先にお母さんが帰ってきていたのを見てびっくりしたけど、良かった。
まだ18時50分でセーフ。
でも慌てて走って帰ったことがわかったらしく、お母さんも不思議そうに私に尋ねて来た。
「どうかした? 不審者でもいたの?」
不審者という言葉にドキッとする。
でもあれ、不審者じゃない。どちらかと言えば……。
「お、おばけ?」
「は?」
お母さんが、目を丸くする。
「だって、見えてた人が突然消えたりって、おばけじゃないの?」
私の話を聞いたお母さんは、ややしばらく悩んだように眉間にしわを刻んだ後、
「ちょっと待ってなさい」
と言って、お玉片手に自分の部屋へ。
そうして、神社の交通安全のお守りを渡してくれたのだった。 とりあえずそのまま夕ご飯を食べ、部屋に戻ってからつぶやく。
「ないわー。お母さんそれないわー」
おばけを見た。
だからお守りを渡すのはまぁわかる。お母さんに笑ったりされなくて、良かったとも思っているの。
でも渡されたのが、交通安全。
「いや、それほどひどく間違ってはいない?」
ぶつかりそうになったのは車だし。交通安全なら、車道に突き飛ばされることはなくなる……んだろうか。
車の方が気づいて止まってくれたりして。
「いやいやいや。でも、こういう場合、危険なのは車とは限らないよね」
自転車でも怖いし、本当に不審者にでも追いかけられたら、それは対物安全のお守りが必要だろう。
もしあそこに、記石さんが居なかったら。車にはねられて、どうなっていたか。
「でも記石さんじゃないって、言ってた……」
記石さんじゃない人。でもあんなにそっくりなのに……と思う。
「まさか、双子だったりする?」
だとしても、言っていたことの理由もわからない。
それよりも考えるべきなのは、亜紀のことだ。
亜紀は、幽霊になってしまったんだろうか。突然現れて、突然消えてしまった状況を説明するには、それしか思いつかない。
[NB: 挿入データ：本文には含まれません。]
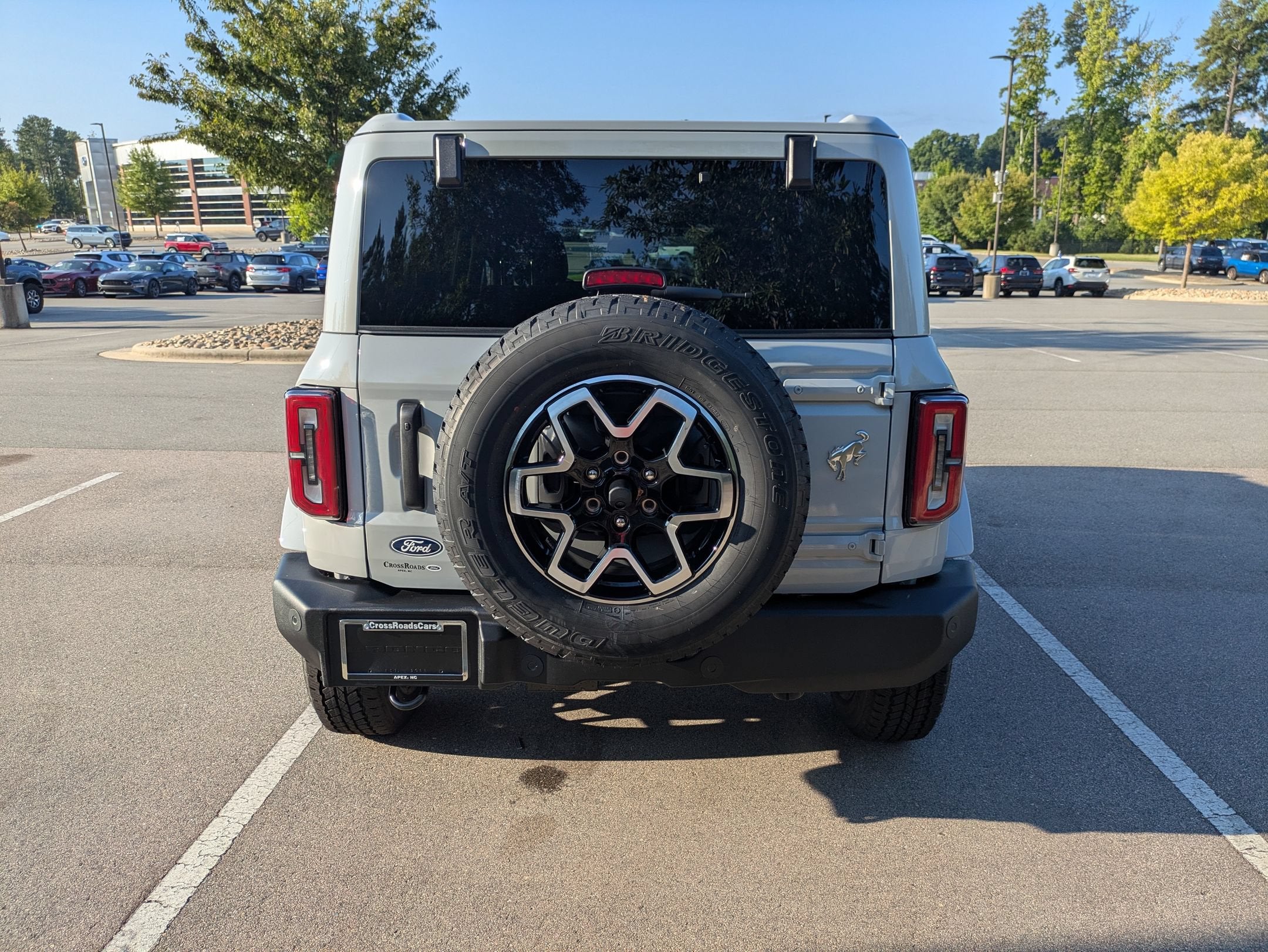 2026 Ford Bronco Outer Banks Custom Wheels / Lift
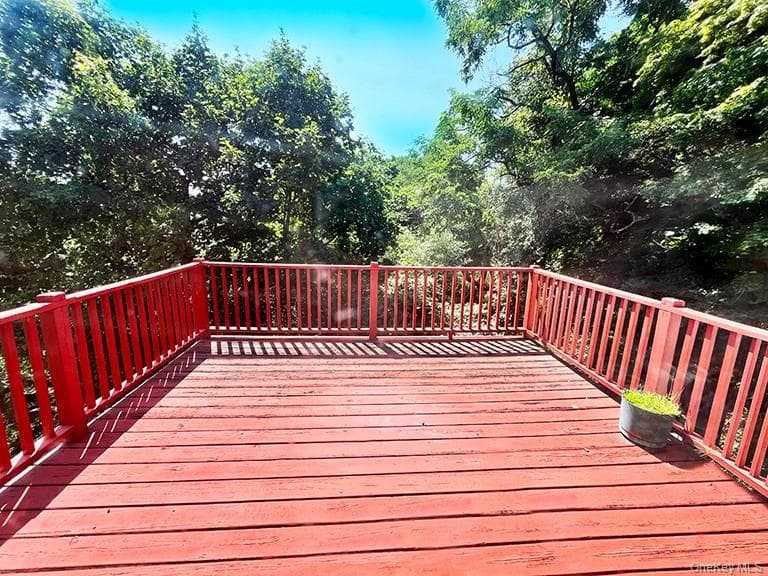 457 Quaker Ridge Road thumbnail 7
でも亜紀になにかあれば、うちのお母さんに連絡が来るはず。だから問題はないんだろうけれど……。ちょっと怖い。
「怖いと言えば」
私は首をかしげる。
「あんな目にあったのに、わりと平気だな私……」
普通なら布団被って震えて朝を待つような、そんな状況になるんじゃないかと思う。
オカルト系の映画とかなら、そうなるよね?
でも走っていたとはいえ普通に家に帰ったし、お母さんに顔色が悪いと思われはしたけれど、震えてろれつが回らないなんてこともなかった。
お母さんのお守りで拍子抜けしたのもあるけど……。
「何か、冷静すぎておかしいような」
違和感はあるけれど、それがどうしてなのかわからない。
ただなんとなく、あの時現れた記石さんのそっくりさんのおかげではないか、という気もする。
「きっと安心したのかな」
助けてもらえたから……。 たぶんそうだろうと考えた私は、その夜はぐっすりと眠った。
そして学校へ行って驚く。
「ちょっと美月。聞いた?」
登校するなり、芽衣が挨拶もそこそこに話し始める。
「何を?」
「槙野君に告白して振られた女子がいるって噂」
声をひそめた芽衣に合わせて、顔を近づけて私もささやき声になる。
「え? 誰か昨日、告白したの?」
芽衣は首を横に振った。
「違うのよ。それが……同学年で、ときどきクラスに遊びに来てた子からっていう噂がね、流れてるの」
「え……まさか」
「美月が想像したとおり、彼女の名前が挙がってるみたいなの」
芽衣は警戒して名前は口にしない。
けど、それが亜紀のことだっていうのはわかった。それに当てはまる人って、一人じゃないわけだけど……限りなく亜紀が当てはまってしまう。
「でも告白したのって、だいぶ前だよ?」
つい最近のことじゃないから、やっぱり亜紀じゃないはず。なのにどうして、亜紀の名前が挙がっているんだろう。